● **Tasks**
a – Please list every aspect of data-object curation that the post below on a national research data infrastructure names in its parenthetical list.
b – In the post below on a national research data infrastructure, what function does the writer find it tempting to compare domain-wide curation expertise to?

● **Excerpted text**
Because good research needs good data

A National Research Data Infrastructure?

Chris Rusbridge | 05 February 2009

Two weeks without a post? My apologies! How about this piece of speculation that has been brewing at the back of my mind for some time...It is clear that a national research data infrastructure is needed, but there are problems with all of the approaches taken so far to address this. Subject data centres provide subject domain curation expertise, but there are scalability issues across the domain spectrum: it appears unlikely that research funders will extend their funding to a much larger set of these data centres (indeed the AHDS experience might suggest a concern to cut back). Institutional data repositories are being explored, but while disclosing institutional data outputs might provide sustainability incentives, and such data repositories might be managed at a storage level by developments from existing institutional library/archive and IT support services, it is difficult to see how domain expertise can be brought to bear from so many domains across so many disciplines. Meanwhile, various of the studies done by UKOLN/DCC with Southampton University suggest the value of laboratory or project repositories in assisting with curation in a more localised context.To square this circle, perhaps we have to realise that the storage infrastructure and the curation expertise are orthogonal issues. It is reasonable to suggest that institutions, faculties, departments, laboratories or projects should manage data repositories, databases etc with varying degrees of persistence. But in terms of the curation of the data objects (ie aspects of appraisal, selection, retention, transformation, combination, description, annotation, quality etc), somehow expertise from each domain as a whole has to be brought to bear. It is tempting to think of this as a parallel with the "editorial board" function of a "virtual data journal". This would clearly only be scalable if it were managed across the sector, rather than individually for each data repository.So we might suggest a federation of repositories on the one hand, and a collective organisation (or set of differing collective organisations) of curation expertise in different disciplines or domains on the other hand; the latter is referred to below as national curation mechanisms.In such a system, we might see roles for some of the main stakeholders as follows:

  1. Research funders define their policies and mandates, and their compliance mechanisms; Research Information Network to participate and assist?

● **Raw data**

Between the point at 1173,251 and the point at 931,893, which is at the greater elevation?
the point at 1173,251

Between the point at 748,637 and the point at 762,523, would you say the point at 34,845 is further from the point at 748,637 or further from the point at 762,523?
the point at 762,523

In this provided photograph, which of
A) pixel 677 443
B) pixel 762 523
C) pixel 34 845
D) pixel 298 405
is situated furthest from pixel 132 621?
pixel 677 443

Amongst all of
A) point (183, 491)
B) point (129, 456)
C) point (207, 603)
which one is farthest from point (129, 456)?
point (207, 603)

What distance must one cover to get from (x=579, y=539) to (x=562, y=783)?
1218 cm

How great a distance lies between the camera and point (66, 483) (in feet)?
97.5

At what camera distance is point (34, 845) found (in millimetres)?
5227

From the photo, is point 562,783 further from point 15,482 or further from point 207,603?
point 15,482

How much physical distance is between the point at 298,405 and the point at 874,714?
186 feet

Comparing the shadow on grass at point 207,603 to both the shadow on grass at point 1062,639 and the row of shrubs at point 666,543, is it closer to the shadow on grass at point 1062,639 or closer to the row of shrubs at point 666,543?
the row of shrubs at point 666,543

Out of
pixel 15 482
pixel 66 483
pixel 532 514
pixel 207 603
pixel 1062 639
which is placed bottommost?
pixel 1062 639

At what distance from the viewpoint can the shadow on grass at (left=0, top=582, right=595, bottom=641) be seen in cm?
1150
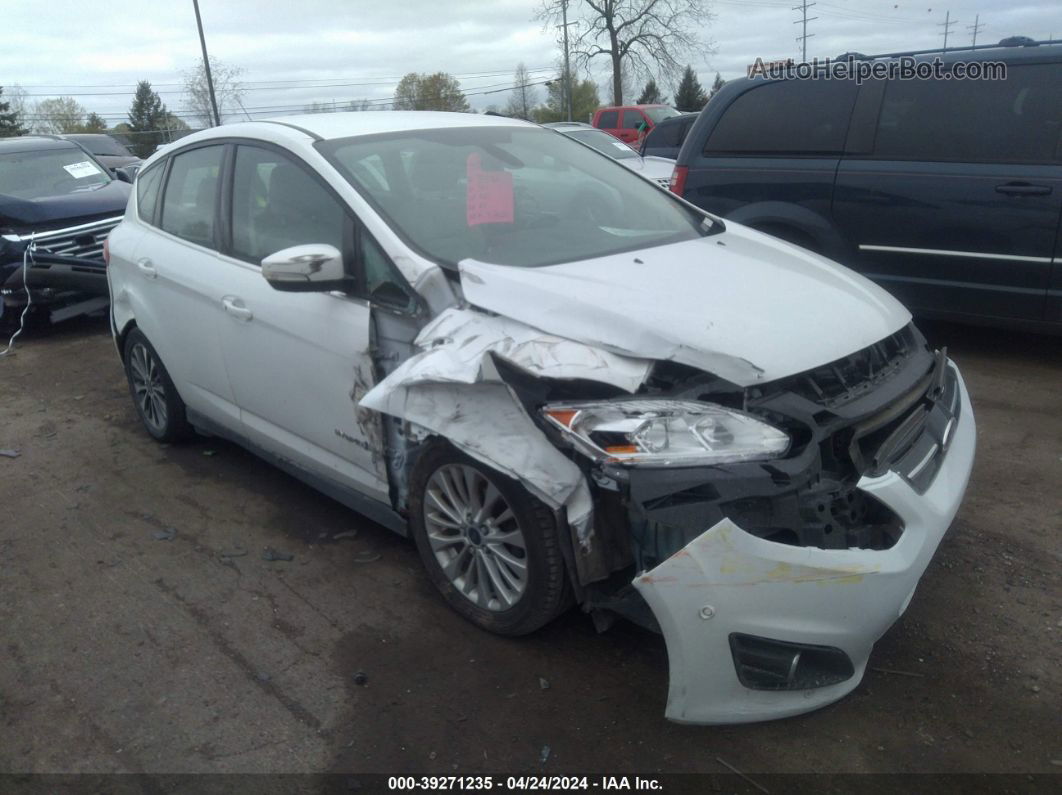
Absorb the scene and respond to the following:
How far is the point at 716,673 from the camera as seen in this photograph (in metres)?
2.59

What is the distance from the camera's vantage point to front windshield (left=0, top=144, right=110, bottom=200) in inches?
353

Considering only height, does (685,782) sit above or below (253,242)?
below

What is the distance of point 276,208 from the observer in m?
4.01

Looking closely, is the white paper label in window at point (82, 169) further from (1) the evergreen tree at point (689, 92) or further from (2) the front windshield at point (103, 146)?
(1) the evergreen tree at point (689, 92)

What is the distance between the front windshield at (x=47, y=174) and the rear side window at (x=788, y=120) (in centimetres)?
628

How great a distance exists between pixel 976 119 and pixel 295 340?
14.6 ft

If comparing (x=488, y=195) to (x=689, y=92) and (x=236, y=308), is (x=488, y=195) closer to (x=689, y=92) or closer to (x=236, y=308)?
(x=236, y=308)

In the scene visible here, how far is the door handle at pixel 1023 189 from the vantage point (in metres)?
5.45

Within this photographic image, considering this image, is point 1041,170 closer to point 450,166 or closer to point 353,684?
point 450,166

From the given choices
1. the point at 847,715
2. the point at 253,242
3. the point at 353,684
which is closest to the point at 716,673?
the point at 847,715

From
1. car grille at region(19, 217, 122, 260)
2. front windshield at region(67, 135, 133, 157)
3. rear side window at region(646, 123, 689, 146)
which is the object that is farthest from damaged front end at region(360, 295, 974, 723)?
front windshield at region(67, 135, 133, 157)

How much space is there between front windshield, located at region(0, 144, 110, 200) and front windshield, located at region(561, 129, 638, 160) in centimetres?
579

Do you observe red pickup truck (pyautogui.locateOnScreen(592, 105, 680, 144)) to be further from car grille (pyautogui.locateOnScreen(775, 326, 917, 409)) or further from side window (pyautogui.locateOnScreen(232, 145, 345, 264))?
car grille (pyautogui.locateOnScreen(775, 326, 917, 409))

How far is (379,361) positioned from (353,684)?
1.12m
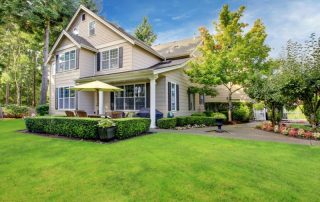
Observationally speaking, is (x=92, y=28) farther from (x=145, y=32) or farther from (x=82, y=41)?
(x=145, y=32)

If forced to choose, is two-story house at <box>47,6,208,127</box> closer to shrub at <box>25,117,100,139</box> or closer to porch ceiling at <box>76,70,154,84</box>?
porch ceiling at <box>76,70,154,84</box>

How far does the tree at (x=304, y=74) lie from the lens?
29.4 ft

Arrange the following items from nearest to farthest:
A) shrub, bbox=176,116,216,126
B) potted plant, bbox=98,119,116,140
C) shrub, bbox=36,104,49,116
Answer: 1. potted plant, bbox=98,119,116,140
2. shrub, bbox=176,116,216,126
3. shrub, bbox=36,104,49,116

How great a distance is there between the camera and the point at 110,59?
50.9 feet

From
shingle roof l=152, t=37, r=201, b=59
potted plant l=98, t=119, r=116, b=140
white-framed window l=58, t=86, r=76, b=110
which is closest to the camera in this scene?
potted plant l=98, t=119, r=116, b=140

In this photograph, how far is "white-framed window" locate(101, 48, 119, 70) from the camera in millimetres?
15118

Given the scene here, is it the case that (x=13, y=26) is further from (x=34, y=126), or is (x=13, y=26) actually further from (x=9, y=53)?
(x=34, y=126)

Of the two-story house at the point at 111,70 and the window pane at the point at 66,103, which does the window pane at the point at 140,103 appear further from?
the window pane at the point at 66,103

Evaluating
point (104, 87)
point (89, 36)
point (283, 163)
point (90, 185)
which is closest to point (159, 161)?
point (90, 185)

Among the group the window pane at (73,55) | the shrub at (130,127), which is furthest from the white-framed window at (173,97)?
the window pane at (73,55)

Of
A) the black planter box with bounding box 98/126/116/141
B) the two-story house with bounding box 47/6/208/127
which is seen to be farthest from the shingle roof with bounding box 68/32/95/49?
the black planter box with bounding box 98/126/116/141

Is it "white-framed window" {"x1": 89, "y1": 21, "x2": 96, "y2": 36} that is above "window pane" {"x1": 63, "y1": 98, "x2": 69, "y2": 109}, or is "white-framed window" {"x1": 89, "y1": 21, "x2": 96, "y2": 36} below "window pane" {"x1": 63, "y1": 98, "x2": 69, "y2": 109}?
above

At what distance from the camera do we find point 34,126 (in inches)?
392

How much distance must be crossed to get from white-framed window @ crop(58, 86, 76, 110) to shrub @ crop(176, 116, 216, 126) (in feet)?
30.2
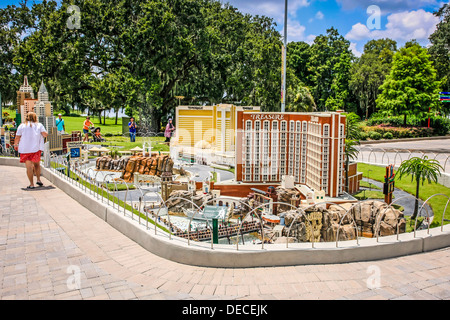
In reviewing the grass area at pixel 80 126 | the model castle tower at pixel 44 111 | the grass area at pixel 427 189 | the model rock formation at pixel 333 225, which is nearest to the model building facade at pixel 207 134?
the model castle tower at pixel 44 111

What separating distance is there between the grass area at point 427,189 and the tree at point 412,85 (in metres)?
24.1

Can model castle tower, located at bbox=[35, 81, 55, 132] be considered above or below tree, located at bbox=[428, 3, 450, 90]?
below

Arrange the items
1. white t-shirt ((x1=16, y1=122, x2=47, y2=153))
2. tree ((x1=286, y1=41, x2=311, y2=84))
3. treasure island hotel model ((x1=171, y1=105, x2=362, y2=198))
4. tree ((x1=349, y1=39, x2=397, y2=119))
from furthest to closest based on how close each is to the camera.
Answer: tree ((x1=286, y1=41, x2=311, y2=84)) → tree ((x1=349, y1=39, x2=397, y2=119)) → treasure island hotel model ((x1=171, y1=105, x2=362, y2=198)) → white t-shirt ((x1=16, y1=122, x2=47, y2=153))

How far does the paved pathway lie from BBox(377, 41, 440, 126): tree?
1580 inches

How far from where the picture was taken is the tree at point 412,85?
142ft

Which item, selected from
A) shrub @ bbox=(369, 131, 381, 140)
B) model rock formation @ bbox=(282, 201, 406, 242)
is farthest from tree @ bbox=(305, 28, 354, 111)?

● **Answers for the exercise**
a – Appraisal, selection, retention, transformation, combination, description, annotation, quality

b – The "editorial board" function of a "virtual data journal."